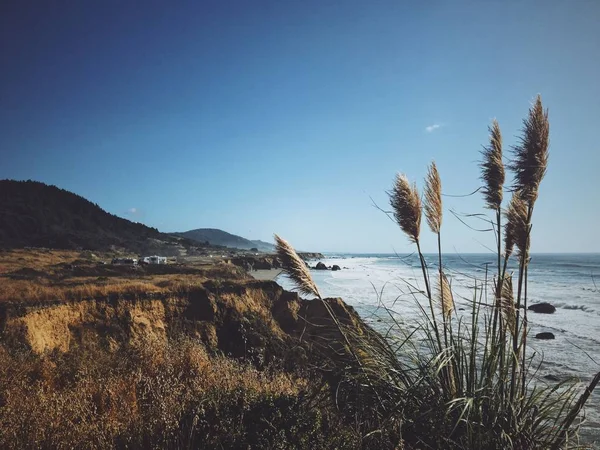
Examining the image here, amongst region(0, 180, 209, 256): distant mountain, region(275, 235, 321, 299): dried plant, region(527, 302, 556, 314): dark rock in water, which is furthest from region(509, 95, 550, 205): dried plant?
region(0, 180, 209, 256): distant mountain

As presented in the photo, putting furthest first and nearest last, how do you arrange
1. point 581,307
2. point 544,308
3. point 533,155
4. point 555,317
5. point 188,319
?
1. point 581,307
2. point 544,308
3. point 555,317
4. point 188,319
5. point 533,155

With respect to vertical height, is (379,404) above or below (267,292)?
above

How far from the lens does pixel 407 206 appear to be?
2.79m

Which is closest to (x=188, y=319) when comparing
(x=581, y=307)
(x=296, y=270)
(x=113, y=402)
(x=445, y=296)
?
(x=113, y=402)

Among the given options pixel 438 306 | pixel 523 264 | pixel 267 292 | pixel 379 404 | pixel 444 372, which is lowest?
pixel 267 292

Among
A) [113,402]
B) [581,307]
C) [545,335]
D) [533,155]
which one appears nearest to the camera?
[533,155]

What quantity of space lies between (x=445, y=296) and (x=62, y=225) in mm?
84394

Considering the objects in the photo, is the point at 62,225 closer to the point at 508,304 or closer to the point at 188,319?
the point at 188,319

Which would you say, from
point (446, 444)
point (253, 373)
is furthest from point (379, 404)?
point (253, 373)

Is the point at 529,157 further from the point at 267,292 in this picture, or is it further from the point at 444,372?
the point at 267,292

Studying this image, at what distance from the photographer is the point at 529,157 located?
8.10ft

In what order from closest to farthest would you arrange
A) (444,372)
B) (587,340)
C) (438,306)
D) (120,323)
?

────────────────

▶ _TASK BRIEF_: Pictures in the records must not appear in the copy; transcribe everything else precisely.

▶ _THE COMPLETED TASK_:
Examining the image here, amongst region(0, 180, 209, 256): distant mountain, region(275, 235, 321, 299): dried plant, region(527, 302, 556, 314): dark rock in water, which is furthest from region(509, 95, 550, 205): dried plant?
region(0, 180, 209, 256): distant mountain

As presented in the photo, putting furthest first and nearest last, how do you arrange
1. point 581,307
2. point 544,308
3. point 533,155
4. point 555,317
5. point 188,319
?
1. point 581,307
2. point 544,308
3. point 555,317
4. point 188,319
5. point 533,155

With respect to vertical height, is (379,404) above or below (267,292)?
above

How far from the lens does pixel 407 206 appear to be?
2.79m

Which is closest to (x=188, y=319) when comparing
(x=581, y=307)
(x=296, y=270)
(x=113, y=402)
(x=445, y=296)
?
(x=113, y=402)

Among the given options pixel 438 306 | pixel 523 264 | pixel 267 292 | pixel 379 404 | pixel 444 372, which is lowest?
pixel 267 292

Among
A) [113,402]
B) [581,307]
C) [545,335]
D) [533,155]
which one appears nearest to the camera?
[533,155]

What quantity of space lies between (x=445, y=296) and (x=62, y=225) in mm?
84394

Considering the objects in the photo, is the point at 62,225 closer to the point at 508,304 or closer to the point at 188,319?
the point at 188,319

Which would you say, from
point (446, 444)
point (253, 373)
is furthest from point (379, 404)?
point (253, 373)

Is the point at 529,157 further from the point at 267,292 in this picture, or is it further from the point at 444,372?
the point at 267,292

Studying this image, at what distance from the photographer is the point at 529,157 located?
8.10ft

In what order from closest to farthest would you arrange
A) (444,372)
B) (587,340)
C) (438,306)
D) (120,323)
?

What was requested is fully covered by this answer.